• [Document section]
--- START ---
In June of 2014, Pablo Meyer went to Rockefeller University in New York City to give a talk about open data. He leads the Translational Systems Biology and Nanobiotechnology group at IBM Research and also guides so-called DREAM challenges, or Dialogue for Reverse Engineering Assessments and Methods. These projects crowdsource the development of algorithms from open data to make predictions for all manner of medical and biological problems—for example, prostate cancer survival or how quickly ALS patients’ symptoms will progress. Andreas Keller, a neuroscientist at Rockefeller, was in the audience that day, and afterward he emailed Meyer with an offer and a request. “He said, ‘We have this data set, and we don’t model,’” recalls Meyer. “‘Do you think you could organize a competition?’”
The data set Keller had been building was far from ordinary. It was the largest collection of odor perceptions of its kind—dozens of volunteers, each having made 10 visits to the lab, described 476 different smells using 19 descriptive words (including sweet, urinous, sweaty, and warm), along with the pleasantness and intensity of the scent. Before Keller’s database, the go-to catalog at researchers’ disposal was a list of 10 odor compounds, described by 150 participants using 146 words, which had been developed by pioneering olfaction scientist Andrew Dravnieks more than three decades earlier.
Meyer was intrigued, so he asked Keller for the data. Before launching a DREAM challenge, Meyer has to ensure that the raw data provided to competitors do indeed reflect some biological phenomenon. In this case, he needed to be sure that algorithms could determine what a molecule might smell like when only its chemical characteristics were fed in. There were more than 4,800 molecular features for each compound, including structural properties, functional groups, chemical compositions, and the like. “We developed a simple linear model just to see if there’s a signal there,” Meyer says. “We were very, very surprised we got a result. We thought there was a bug.”
--- END ---
• [Exercise set]
A – Sum up the article about Pablo Meyer and Andreas Keller's odor data set in two sentences.
B – Carry on the article about Meyer and Keller's odor data set from the point where it stops.
The lines that come next are separate material, unrelated to this text.

• [Data section]
--- START ---
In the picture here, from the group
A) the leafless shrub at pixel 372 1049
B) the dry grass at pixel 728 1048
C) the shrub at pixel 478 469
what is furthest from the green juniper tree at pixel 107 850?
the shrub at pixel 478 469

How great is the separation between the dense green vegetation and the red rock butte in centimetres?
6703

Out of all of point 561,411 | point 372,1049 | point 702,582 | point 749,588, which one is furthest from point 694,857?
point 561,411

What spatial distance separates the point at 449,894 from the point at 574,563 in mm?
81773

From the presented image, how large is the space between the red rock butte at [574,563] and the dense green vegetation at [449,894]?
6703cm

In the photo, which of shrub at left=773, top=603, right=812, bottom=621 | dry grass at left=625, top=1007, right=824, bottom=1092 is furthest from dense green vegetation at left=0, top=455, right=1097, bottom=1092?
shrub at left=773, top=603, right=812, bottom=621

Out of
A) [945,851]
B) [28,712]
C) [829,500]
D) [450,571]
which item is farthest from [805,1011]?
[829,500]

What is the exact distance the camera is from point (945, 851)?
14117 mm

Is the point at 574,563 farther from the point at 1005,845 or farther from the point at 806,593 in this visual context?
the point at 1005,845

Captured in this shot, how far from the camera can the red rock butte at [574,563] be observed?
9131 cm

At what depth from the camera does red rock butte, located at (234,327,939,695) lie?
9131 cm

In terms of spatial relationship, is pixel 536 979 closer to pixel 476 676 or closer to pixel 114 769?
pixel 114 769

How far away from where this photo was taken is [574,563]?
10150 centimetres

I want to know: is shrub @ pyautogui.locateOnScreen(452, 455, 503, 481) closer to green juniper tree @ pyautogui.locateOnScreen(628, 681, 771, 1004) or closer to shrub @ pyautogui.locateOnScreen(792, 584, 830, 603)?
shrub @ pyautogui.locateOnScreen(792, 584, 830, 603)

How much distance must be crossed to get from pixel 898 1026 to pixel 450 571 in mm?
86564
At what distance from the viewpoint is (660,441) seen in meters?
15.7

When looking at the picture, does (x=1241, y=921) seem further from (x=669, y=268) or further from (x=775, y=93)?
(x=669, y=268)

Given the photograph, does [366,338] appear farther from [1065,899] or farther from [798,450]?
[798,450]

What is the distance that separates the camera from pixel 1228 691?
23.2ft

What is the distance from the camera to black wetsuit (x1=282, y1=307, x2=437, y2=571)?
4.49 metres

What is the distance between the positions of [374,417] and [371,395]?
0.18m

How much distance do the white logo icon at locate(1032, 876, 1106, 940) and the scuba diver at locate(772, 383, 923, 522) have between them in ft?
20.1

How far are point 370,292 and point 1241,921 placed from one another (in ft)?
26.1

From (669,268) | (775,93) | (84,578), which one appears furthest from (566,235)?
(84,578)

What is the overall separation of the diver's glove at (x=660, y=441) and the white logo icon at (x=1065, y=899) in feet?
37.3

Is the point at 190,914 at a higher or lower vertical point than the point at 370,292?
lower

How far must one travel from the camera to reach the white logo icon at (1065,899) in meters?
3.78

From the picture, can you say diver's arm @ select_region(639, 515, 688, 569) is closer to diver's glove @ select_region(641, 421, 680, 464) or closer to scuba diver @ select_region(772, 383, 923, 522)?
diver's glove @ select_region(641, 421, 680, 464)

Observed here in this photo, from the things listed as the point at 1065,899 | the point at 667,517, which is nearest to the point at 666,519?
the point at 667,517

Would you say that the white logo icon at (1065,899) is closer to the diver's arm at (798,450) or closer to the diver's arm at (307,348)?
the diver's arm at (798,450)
--- END ---
• [Response list]
A – After Pablo Meyer, who guides DREAM challenges at IBM Research, gave a June 2014 talk on open data at Rockefeller University, neuroscientist Andreas Keller asked him to organize a competition around Keller's data set, the largest collection of odor perceptions of its kind. Before launching the challenge, Meyer used a simple linear model to check whether a compound's smell could be predicted from more than 4,800 molecular features, and the result was so surprising that his group thought there was a bug.

B –
In January 2015, the call went out to modelers to join a competition for designing the best model from data on 69 odors to predict their scent profiles. Eighteen teams submitted algorithms. They performed fairly well at estimating the presence of certain qualities in an odor—garlicky, fishy, sweet, or burnt, for example—and especially well at predicting how intense or pleasant a smell would be. “It’s a very impressive effort to collect this much data, and it allowed them to model responses and descriptors better than has been done before,” says Kobi Snitz, a modeling specialist in Noam Sobel’s olfaction research group at the Weizmann Institute of Science in Rehovot, Israel, who did not participate in the competition.
See "May the Best Model Win" to read more about DREAM challenges.
One of the results that surprised Meyer most was the second-place performance of a linear model. That algorithm took different parts of each molecule and generated predictions of how each bit would smell—one part might evoke a bakery, for instance, and another, grass. Meyer speculates that this may reflect something fundamental about olfaction and the way odors interact with receptors. Rather than an entire molecule matching a distinct receptor, perhaps it interacts with numerous receptors, with each responding to these various molecular subunits.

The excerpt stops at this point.